En estos días de encierro, en que extraño visitar a mis padres, quedar a comer con los amigos, salir a nadar con mis hijos, cenar y bailar con Yai y demás maravillas que de cotidianas dimos por establecidas para siempre (volverán), una nostalgia fresca y humilde, como una col lopezvelardiana, me atenaza esta mañana: salir por un café. Sin más pretensiones que eso. Y eso me llevó hoy por los vericuetos retorcidos de mi mente al mejor café del mundo: el Café San Marco de Trieste. Y qué alegría repetir “café” cuatro veces en cinco líneas.
Marc Augé habla de los “No lugares” para referirse a los espacios idénticos e impersonales que se reproducen por la corteza terrestre como un hongo apocalíptico: aeropuertos, centros comerciales, franquicias de comida rápida en los suburbios. Y con la propiedad de la generación espontánea en la que creían los sabios antiguos: aeropuertos suburbiales que son centros comerciales donde triunfa la comida chatarra. Frente a estos emblemas de nuestra muerte cultural, George Steiner, no sin cierta coquetería intelectual, afirmaba que la idea de Europa como civilización es inseparable de sus cafés: espacios laicos y tolerantes, de disertación, lectura, intriga y debate. El café como espacio singular, cargado de historia concreta. Historia, además, no objetiva, ya que vive de las diversas versiones y recreaciones de sus usuarios. Historia que habita en la memoria y cambia y se corrige con el tiempo. Desde luego que hay hechos puntuales: el día que se inauguró, el nombre del dueño, el precio de un espresso, pero el resto es literatura y subjetividad. La cita trunca, la confidencia, el desahogo.

■ ■ ■ ■ ■ ■ ■

Instrucciones:
¿Puedes reescribir como lista breve el párrafo del texto sobre los cafés que empieza con «Marc Augé habla», conservando sus datos principales?

Datos de origen:
■ ■ ■ ■ ■ ■ ■

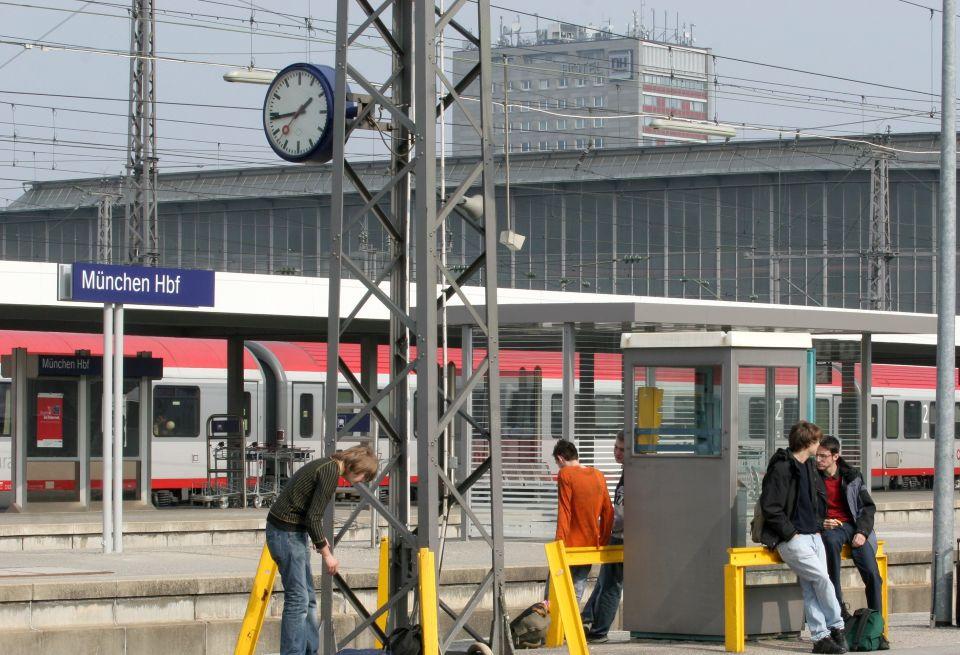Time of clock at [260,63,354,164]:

■ ■ ■ ■ ■ ■ ■

Solución propuesta:
- Marc Augé llama «No lugares» a los espacios idénticos e impersonales que se multiplican por el planeta: aeropuertos, centros comerciales y franquicias de comida rápida en los suburbios, a veces fundidos en un solo sitio.
- Frente a estos emblemas de muerte cultural, George Steiner afirmaba que la idea de Europa como civilización es inseparable de sus cafés, espacios laicos y tolerantes de disertación, lectura, intriga y debate.
- El café es un espacio singular con una historia concreta, pero no objetiva: vive de las versiones de sus usuarios, habita en la memoria y cambia con el tiempo.
- Hay hechos puntuales, como la fecha de inauguración, el nombre del dueño y el precio de un espresso. El resto es literatura y subjetividad: la cita trunca, la confidencia, el desahogo.